With depleted numbers our first destination was Ethografiskais Brivdabas Muzejs, the Latvian Ethnic Open Air Museum located in a forest next to Lake Jugla just to the east of the city. We arrived and were introduced to our guide who was an elderly lady dressed in traditional costume who accompanied us into the museum and provided us with a continuous and informative narrative. We strolled leisurely in the sunshine amongst the trees where there are about one hundred and twenty wooden buildings that have been dismantled and then rebuilt here as examples of the heritage of Latvia.
There are five regions to Latvia (Latgale, Zemgale, Kurzeme, the Liv land and Selija) and each had its own traditions and buildings styles, examples of which are all represented here. There were houses, farm buildings, windmills, barns, and churches and over the last fifty years or so genuine structures have been discovered all across Latvia and removed to Brivdabas for display. Some of these buildings are as much as two hundred years old and were still in use until about fifty years ago before being taken apart and moved to this Museum.
I liked the guide’s story about the wedding tradition of the bride knitting a pair of highly coloured gloves as a gift for all the guests and in case we didn’t believe her she opened a chest full of them to show us just to prove it. If I had to knit a chest full of gloves that would certainly keep the guest list numbers down.
At the end of the tour we looked for somewhere to eat and found a likely looking place amongst the pine trees with a delicious aroma of cooking food.

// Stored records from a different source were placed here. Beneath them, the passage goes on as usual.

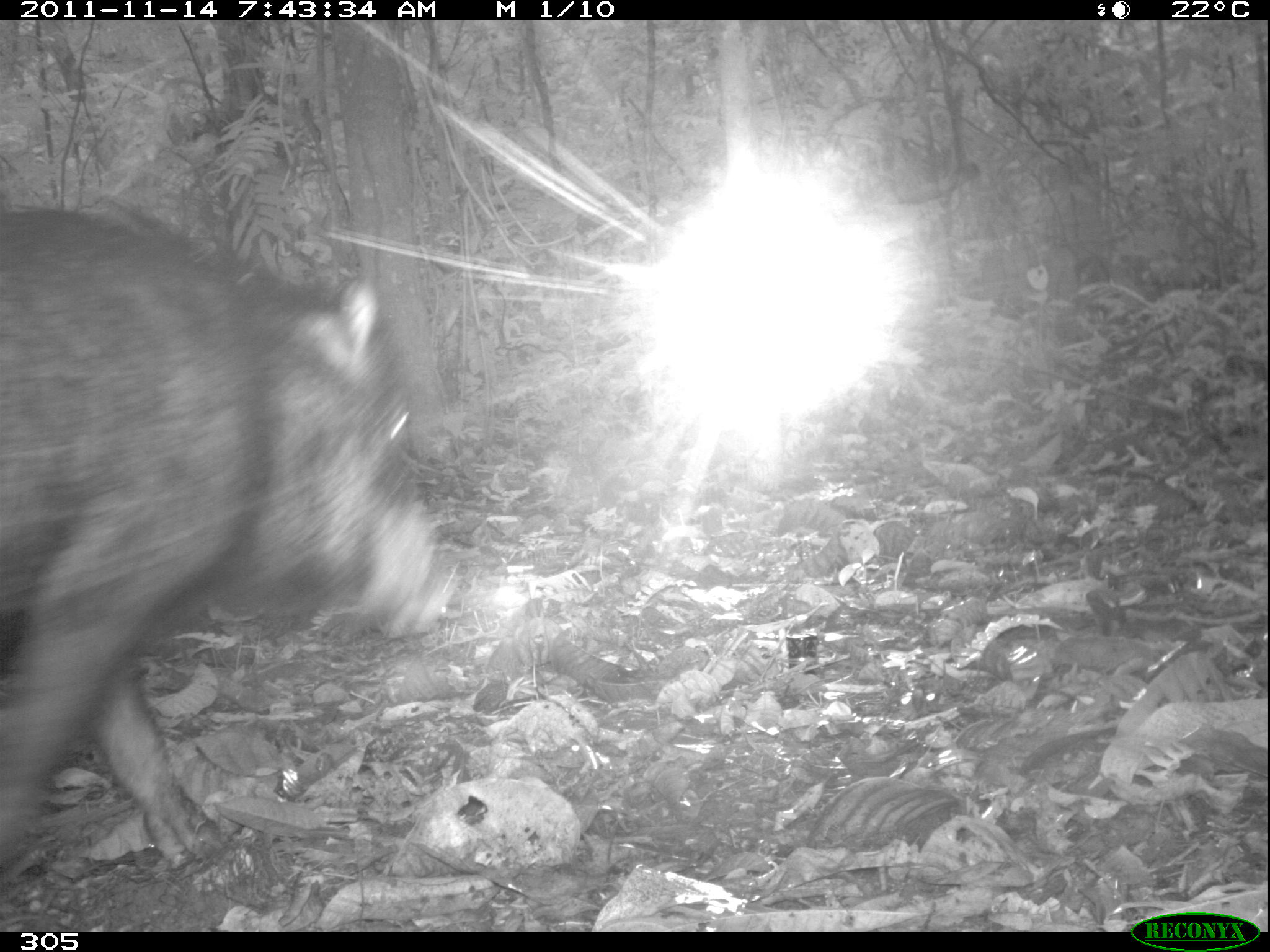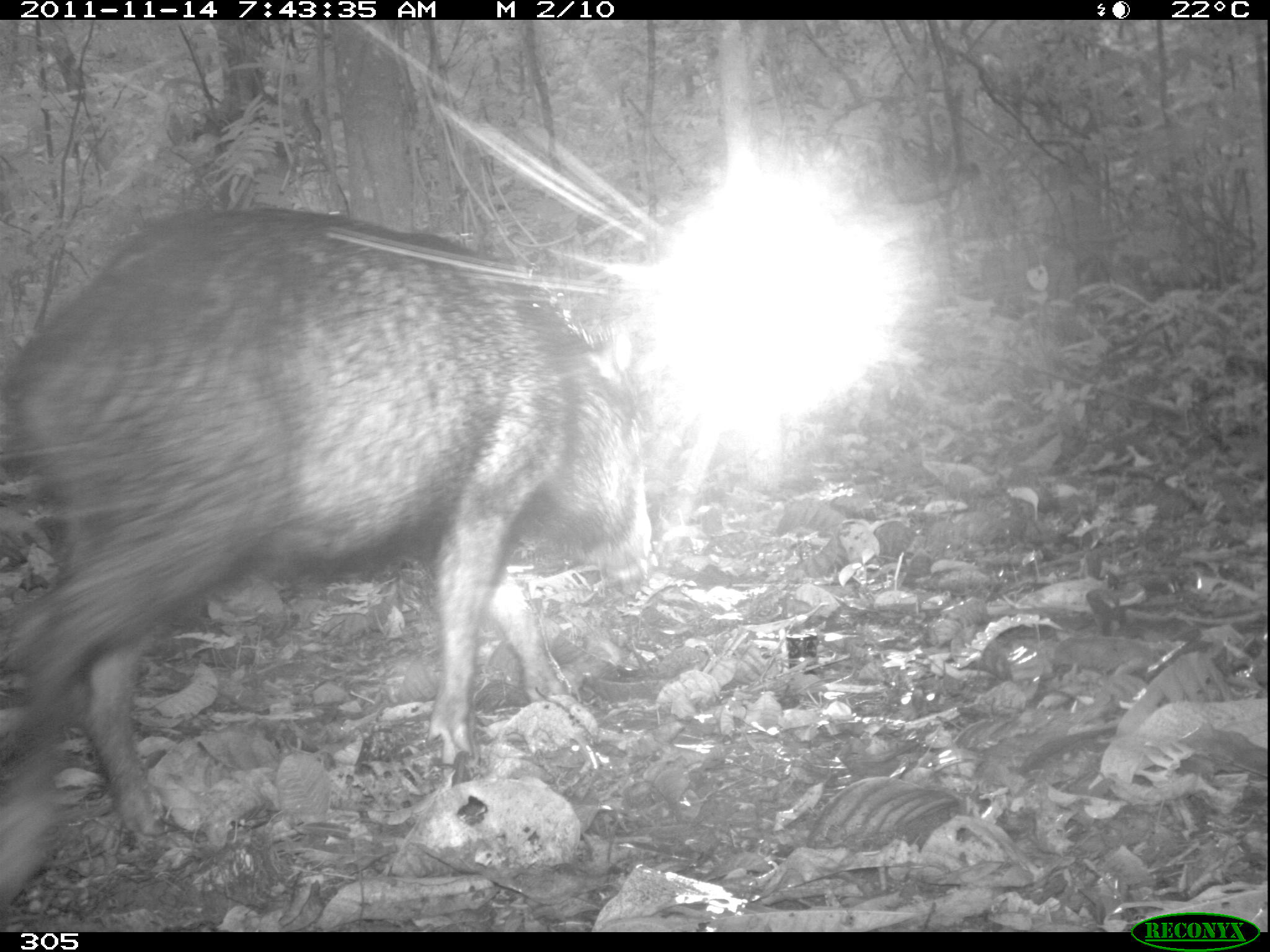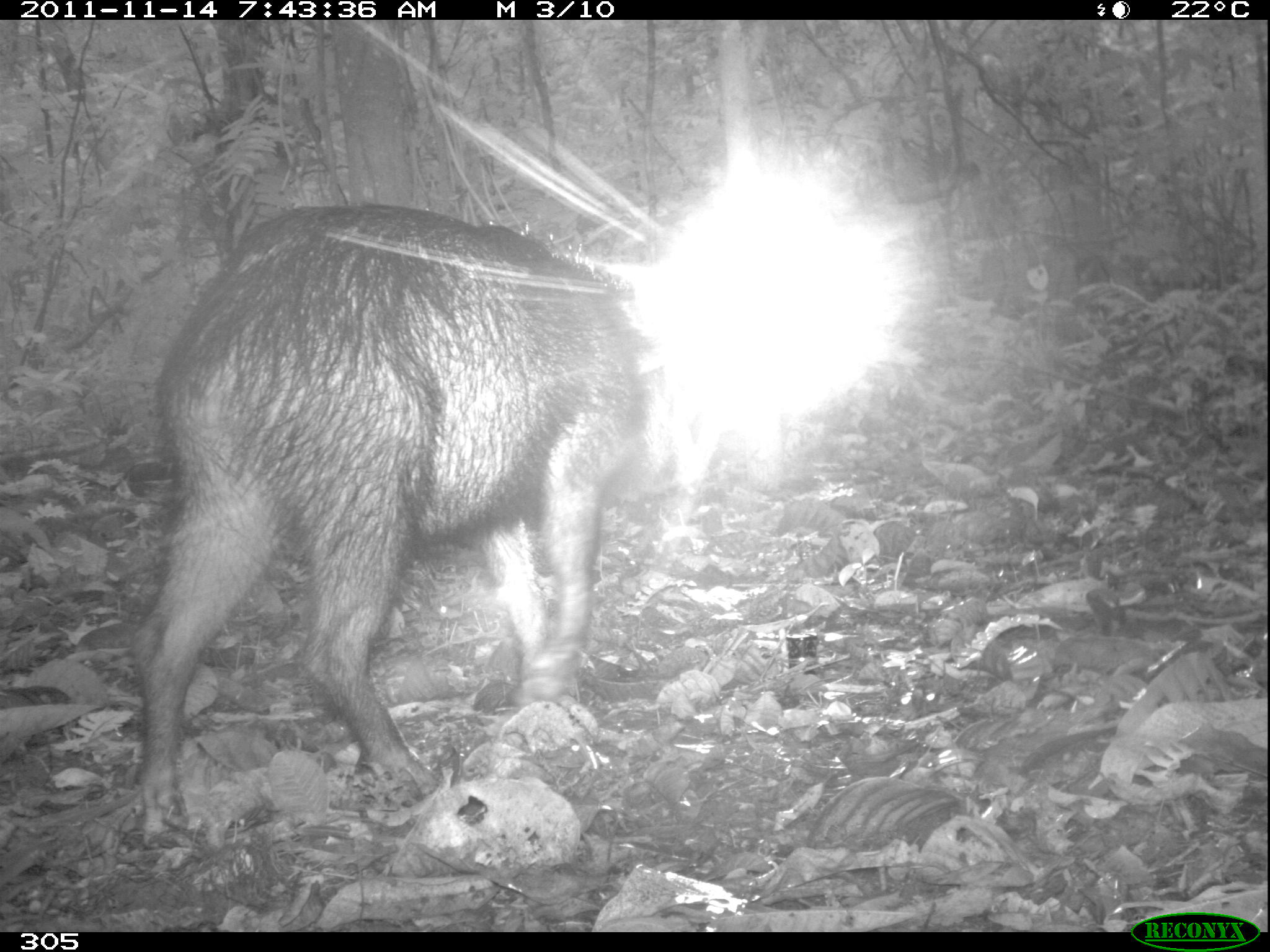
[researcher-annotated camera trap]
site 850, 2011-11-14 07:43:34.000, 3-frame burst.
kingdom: Animalia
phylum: Chordata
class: Mammalia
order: Artiodactyla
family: Tayassuidae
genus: Tayassu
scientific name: Tayassu pecari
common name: white-lipped peccary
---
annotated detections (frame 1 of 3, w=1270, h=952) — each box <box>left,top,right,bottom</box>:
tayassu pecari: <box>0,201,439,864</box>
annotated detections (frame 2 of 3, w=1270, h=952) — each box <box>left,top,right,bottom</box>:
tayassu pecari: <box>0,204,650,909</box>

We went in to order but were told that this was being prepared for tomorrow, that didn’t seem to make a lot of sense and I wondered why, if that was the case, they hadn’t prepared some yesterday for today but concluded that it wasn’t worth asking the question; they had some drinks but seemed equally reluctant to sell those as well so we wandered back to the entrance and found an alternative little restaurant serving a limited choice of traditional Latvian food. Mickey and David had black peas and bacon; there were an awful lot of black peas and not a lot of bacon and they both confessed later that it was not terribly appetising.
Now everyone should have known what to do next because we all had our personal itineraries but sadly they didn’t seem to help a great deal when we arrived back in Riga at the appointed pick-up point.
We quickly found Mark who boarded the bus but we failed to locate May and the driver was anxious about being parked illegally. I don’t know what the penalty was but he was very nervous about it. May appeared but disappeared into McDonalds so Alona went in after her and May came out of a different door. Between us we managed to turn this into a Keystone Cops routine as I went to McDonalds to find Alona and she came out of the other door and vanished down the street, as I couldn’t find her I went back to the bus to be told she was heading away from us which required a hundred metre sprint to advise her that we had finally assembled everyone and to bring her back.
There was still no sign of Nick and he wasn’t answering his mobile phone so we assumed that he was still recovering and we left without him.